[Spatial reasoning question records]
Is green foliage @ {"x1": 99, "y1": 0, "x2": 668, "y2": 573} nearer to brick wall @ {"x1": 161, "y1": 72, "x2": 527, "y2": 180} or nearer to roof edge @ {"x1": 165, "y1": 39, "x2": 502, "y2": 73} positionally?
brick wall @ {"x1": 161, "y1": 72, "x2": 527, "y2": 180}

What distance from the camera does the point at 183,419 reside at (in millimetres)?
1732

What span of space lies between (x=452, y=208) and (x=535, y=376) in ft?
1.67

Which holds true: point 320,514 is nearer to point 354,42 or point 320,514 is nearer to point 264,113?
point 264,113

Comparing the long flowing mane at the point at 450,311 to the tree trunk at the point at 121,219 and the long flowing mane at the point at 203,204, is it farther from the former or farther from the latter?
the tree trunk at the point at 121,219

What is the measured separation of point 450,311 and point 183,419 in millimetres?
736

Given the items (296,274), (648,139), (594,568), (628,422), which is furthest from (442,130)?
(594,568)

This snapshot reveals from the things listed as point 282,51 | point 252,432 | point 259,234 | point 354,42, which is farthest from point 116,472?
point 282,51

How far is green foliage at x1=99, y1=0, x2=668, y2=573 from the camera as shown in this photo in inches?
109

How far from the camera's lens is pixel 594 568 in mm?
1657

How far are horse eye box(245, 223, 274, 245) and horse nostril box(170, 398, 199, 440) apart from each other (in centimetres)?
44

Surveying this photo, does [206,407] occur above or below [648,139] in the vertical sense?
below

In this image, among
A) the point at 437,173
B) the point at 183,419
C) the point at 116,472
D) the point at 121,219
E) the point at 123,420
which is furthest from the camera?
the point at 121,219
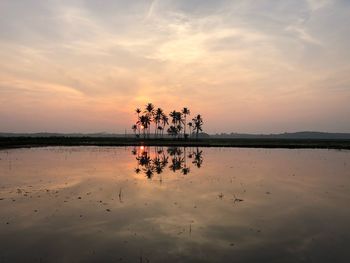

*YOUR OBJECTIVE*. Reproduce all of the data above with every instance of "millimetres" renamed to "millimeters" and nothing else altered. Leave the pictures out.

*RESPONSE TO THE EXERCISE*.
Is green foliage @ {"x1": 99, "y1": 0, "x2": 668, "y2": 573} nearer to brick wall @ {"x1": 161, "y1": 72, "x2": 527, "y2": 180} or nearer to roof edge @ {"x1": 165, "y1": 39, "x2": 502, "y2": 73} positionally?
brick wall @ {"x1": 161, "y1": 72, "x2": 527, "y2": 180}

What distance from the camera does the point at 183,419 reside at (in millimeters)?
1732

What span of space lies between (x=452, y=208) and (x=535, y=376) in ft?
1.67

Which holds true: point 320,514 is nearer to point 354,42 or point 320,514 is nearer to point 264,113?
point 264,113

Comparing the long flowing mane at the point at 450,311 to the tree trunk at the point at 121,219 and the long flowing mane at the point at 203,204, is it farther from the former or farther from the latter?
the tree trunk at the point at 121,219

What is the measured separation of point 450,311 and point 183,419 in millimeters?
736

Given the items (296,274), (648,139), (594,568), (628,422), which is furthest from (442,130)?
(594,568)

This snapshot reveals from the things listed as point 282,51 | point 252,432 | point 259,234 | point 354,42, which is farthest from point 116,472?
point 282,51

How far is green foliage at x1=99, y1=0, x2=668, y2=573 from the camera as shown in this photo in inches?
109

How far from the camera's lens is pixel 594 568 in mm?
1657

How far are horse eye box(245, 223, 274, 245) and horse nostril box(170, 398, 199, 440) apart from each other (in centimetres)?
44

Surveying this photo, does [206,407] occur above or below [648,139] in the vertical sense?
below

In this image, among
A) the point at 437,173
B) the point at 183,419
C) the point at 116,472
D) the point at 121,219
E) the point at 123,420
which is furthest from the camera?
the point at 121,219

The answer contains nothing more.